### DIRECTIONS
Please copy out the records word for word, taking everything from the line containing "What is the" down to the end of the records, and leave the pictures out of your answer.

** START DATA SECTION **

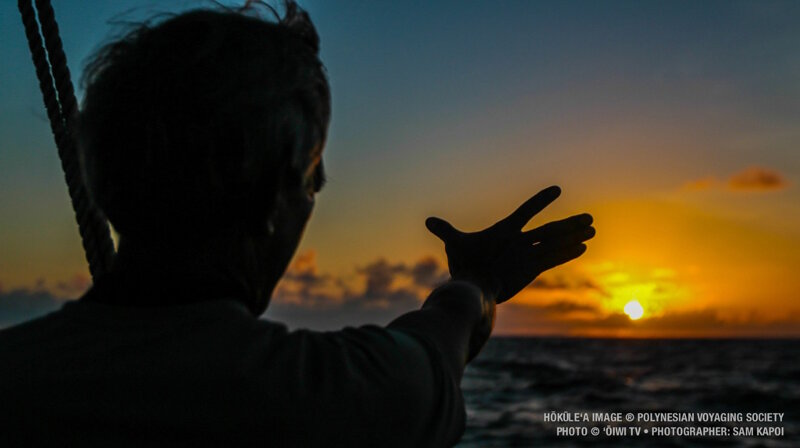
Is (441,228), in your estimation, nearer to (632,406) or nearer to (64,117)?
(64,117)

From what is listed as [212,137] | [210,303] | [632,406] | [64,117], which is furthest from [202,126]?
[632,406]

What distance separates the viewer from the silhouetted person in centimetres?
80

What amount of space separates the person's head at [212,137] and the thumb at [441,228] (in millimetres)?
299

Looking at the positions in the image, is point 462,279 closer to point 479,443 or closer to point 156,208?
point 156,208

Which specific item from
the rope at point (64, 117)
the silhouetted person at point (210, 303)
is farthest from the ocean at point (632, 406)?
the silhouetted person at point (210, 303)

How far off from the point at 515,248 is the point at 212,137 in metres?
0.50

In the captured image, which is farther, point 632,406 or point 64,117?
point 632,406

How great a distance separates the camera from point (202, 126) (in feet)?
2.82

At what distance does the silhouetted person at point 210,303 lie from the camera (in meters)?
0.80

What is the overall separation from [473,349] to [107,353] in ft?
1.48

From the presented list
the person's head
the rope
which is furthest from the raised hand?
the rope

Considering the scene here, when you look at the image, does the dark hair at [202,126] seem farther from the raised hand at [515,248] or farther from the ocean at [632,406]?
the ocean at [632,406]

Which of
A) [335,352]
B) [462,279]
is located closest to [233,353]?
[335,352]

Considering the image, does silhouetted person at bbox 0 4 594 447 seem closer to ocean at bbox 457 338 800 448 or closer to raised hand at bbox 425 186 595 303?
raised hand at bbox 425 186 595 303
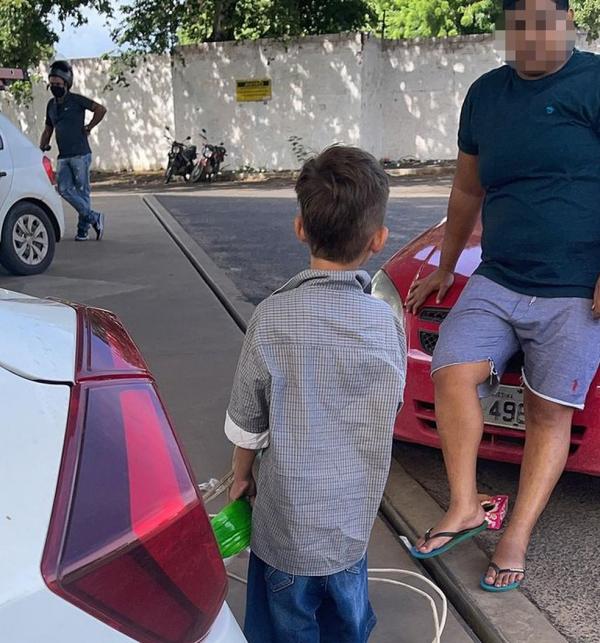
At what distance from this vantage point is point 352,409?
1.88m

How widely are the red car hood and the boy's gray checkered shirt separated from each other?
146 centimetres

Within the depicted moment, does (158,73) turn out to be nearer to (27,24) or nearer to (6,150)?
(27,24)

** END DATA SECTION **

### WRITTEN REPLY
What is the overall separation from [473,349] to [107,353] in ft?
1.48

From the presented list
the person's head
the rope
which is furthest from the raised hand?
the rope

Considering the scene here, when you look at the image, does the dark hair at [202,126] seem farther from the raised hand at [515,248] or farther from the ocean at [632,406]?
the ocean at [632,406]

Which of
A) [335,352]
B) [462,279]
is located closest to [233,353]?
[335,352]

Considering the image, does silhouetted person at bbox 0 4 594 447 seem closer to ocean at bbox 457 338 800 448 or closer to raised hand at bbox 425 186 595 303?
raised hand at bbox 425 186 595 303
At what distance from this vantage point is point 352,409?
1.88m

How widely are the red car hood and the boy's gray checkered shirt separated from each other?
146 centimetres

Within the depicted moment, does (158,73) turn out to be nearer to (27,24) or nearer to (6,150)?
(27,24)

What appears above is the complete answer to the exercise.